• Provided information:
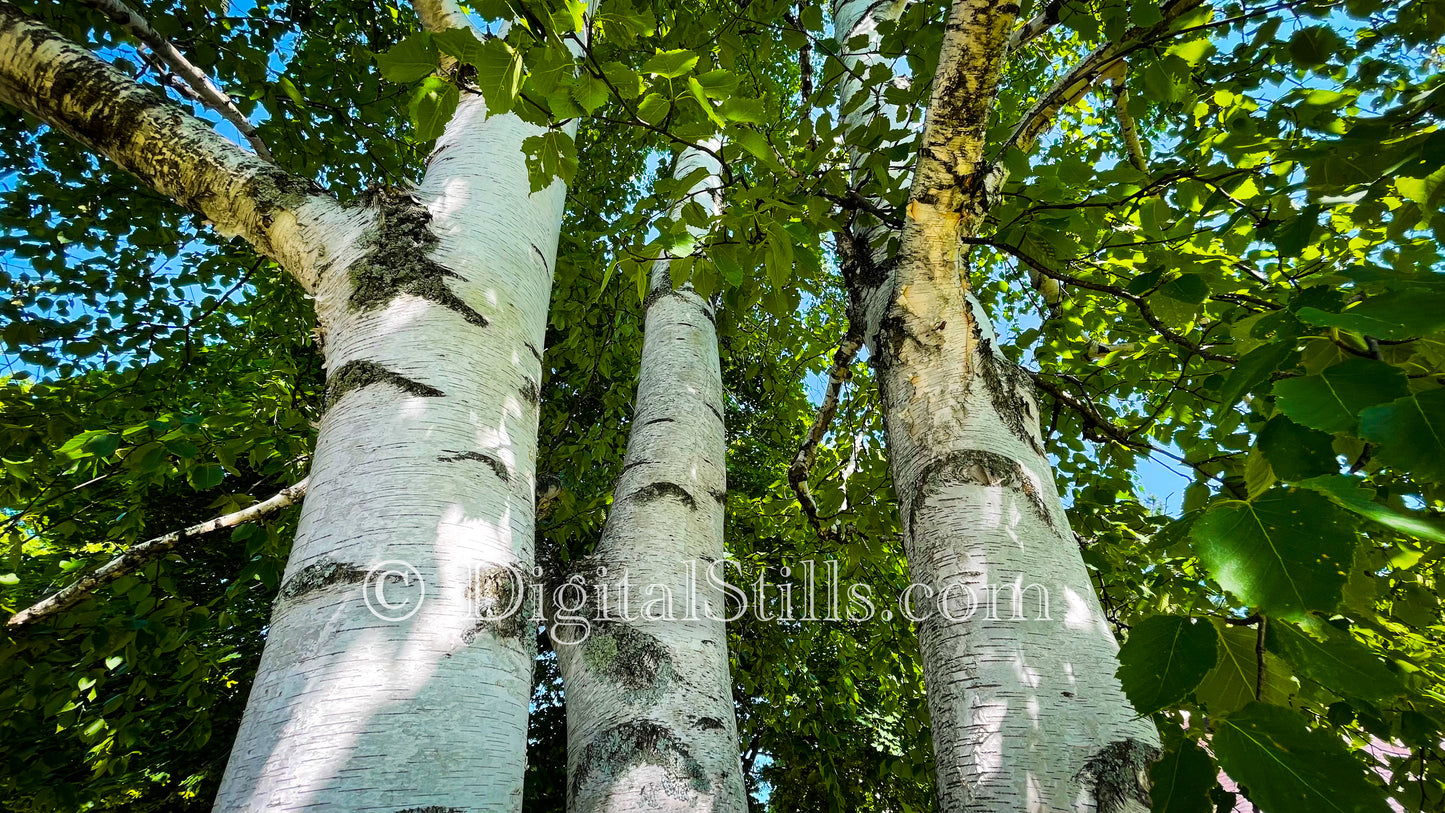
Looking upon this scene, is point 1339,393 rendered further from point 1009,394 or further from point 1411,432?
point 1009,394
---
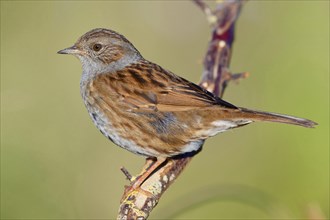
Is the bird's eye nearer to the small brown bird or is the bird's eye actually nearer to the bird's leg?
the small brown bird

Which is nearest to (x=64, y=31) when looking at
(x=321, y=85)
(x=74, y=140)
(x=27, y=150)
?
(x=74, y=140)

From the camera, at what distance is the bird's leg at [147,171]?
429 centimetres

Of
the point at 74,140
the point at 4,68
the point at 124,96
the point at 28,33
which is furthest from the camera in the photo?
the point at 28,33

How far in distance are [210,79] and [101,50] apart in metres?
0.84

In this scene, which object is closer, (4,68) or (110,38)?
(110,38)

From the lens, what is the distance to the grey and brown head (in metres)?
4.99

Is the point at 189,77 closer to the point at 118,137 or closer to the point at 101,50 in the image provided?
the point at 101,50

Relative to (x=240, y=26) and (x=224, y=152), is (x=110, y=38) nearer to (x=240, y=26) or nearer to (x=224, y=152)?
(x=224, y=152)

• Required task:
Find every line of the listing above that contains the string "what" and copy each one in full. Case counts.

• The solution:
From the camera, at what distance is the bird's leg at [147,171]?
From the lens, what is the distance to the grey and brown head (in metres)?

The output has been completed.